* [DATA EXTRACT]:
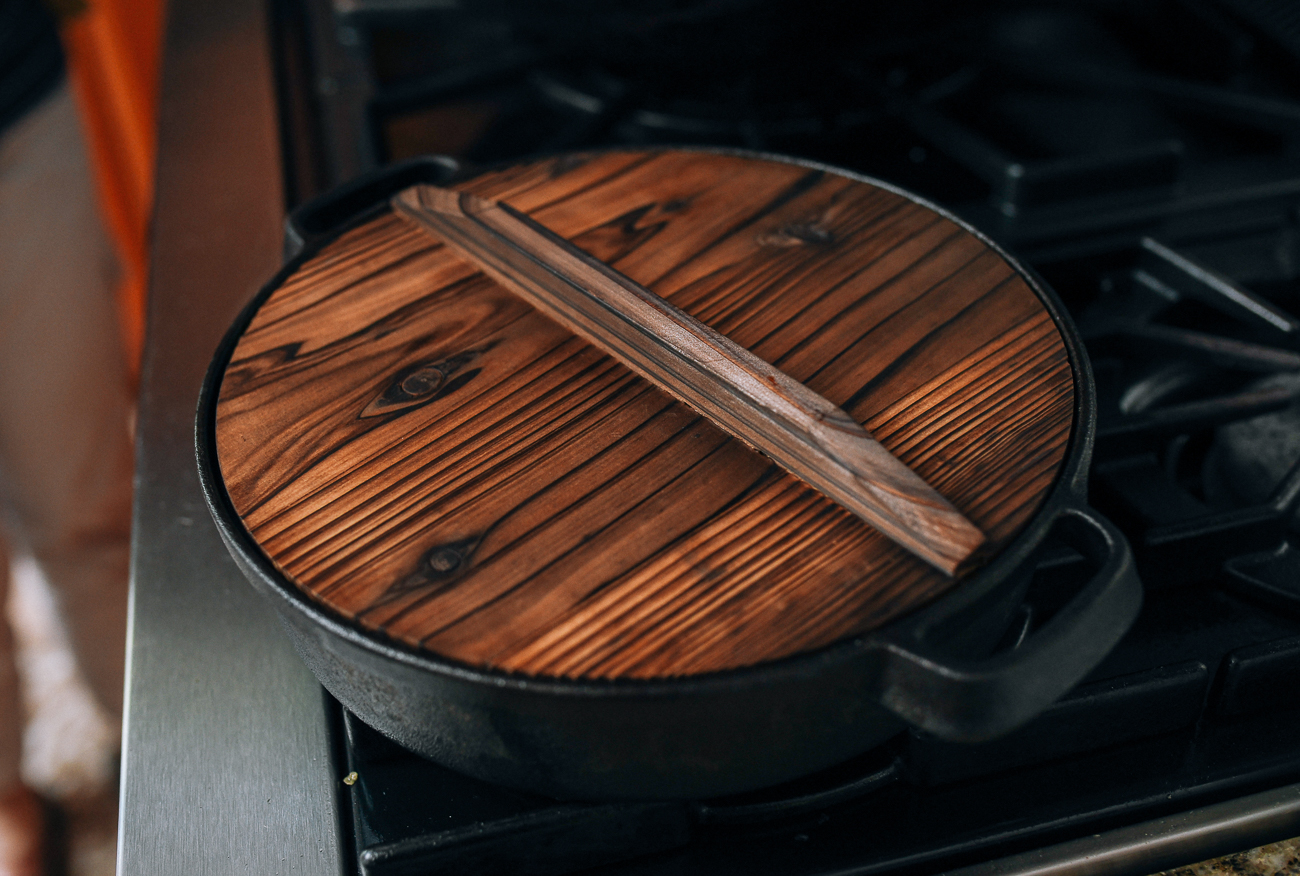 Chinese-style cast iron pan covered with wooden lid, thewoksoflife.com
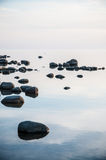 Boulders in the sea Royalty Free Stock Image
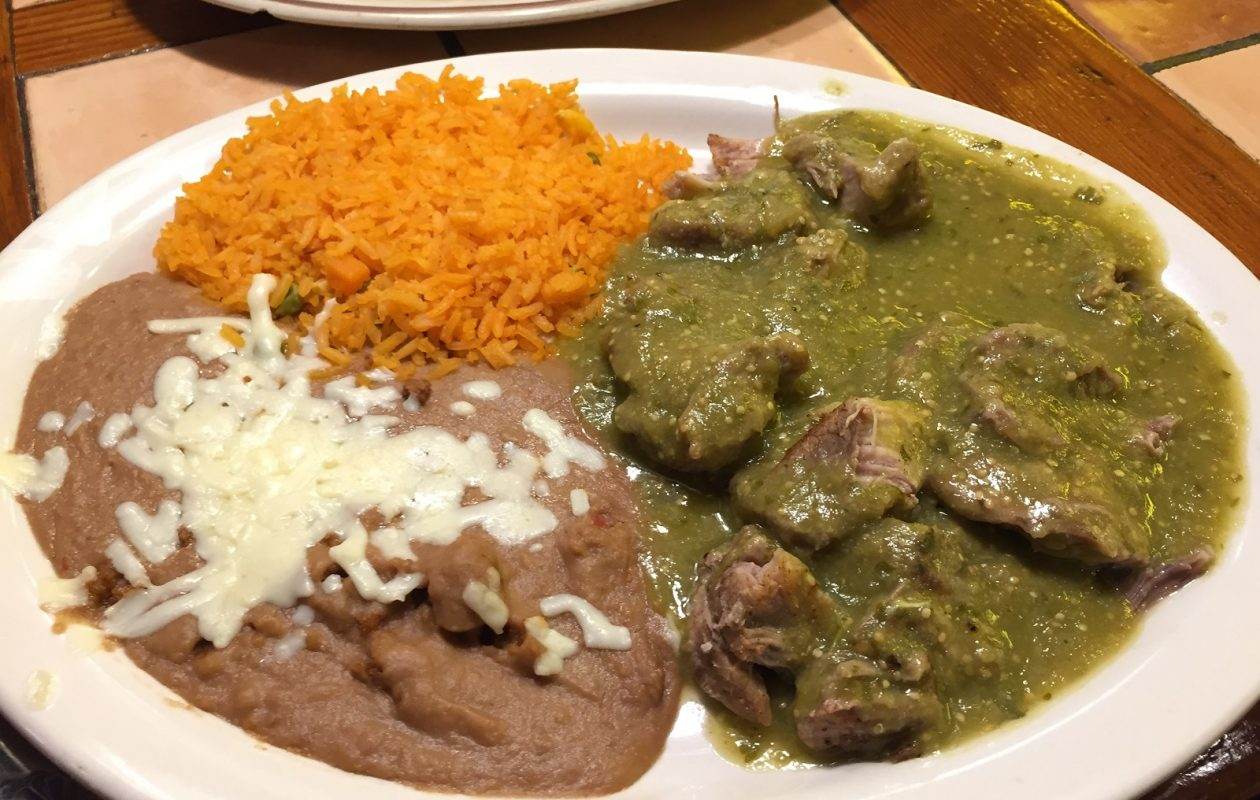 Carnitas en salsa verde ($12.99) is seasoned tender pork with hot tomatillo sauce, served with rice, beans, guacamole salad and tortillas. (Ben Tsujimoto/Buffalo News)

* [WHAT IS REQUIRED]:
Reproduce every line of the data above, exactly as it stands, but not the pictures.

* [SOLVED EXERCISE]:
 Chinese-style cast iron pan covered with wooden lid, thewoksoflife.com
 Boulders in the sea Royalty Free Stock Image
 Carnitas en salsa verde ($12.99) is seasoned tender pork with hot tomatillo sauce, served with rice, beans, guacamole salad and tortillas. (Ben Tsujimoto/Buffalo News)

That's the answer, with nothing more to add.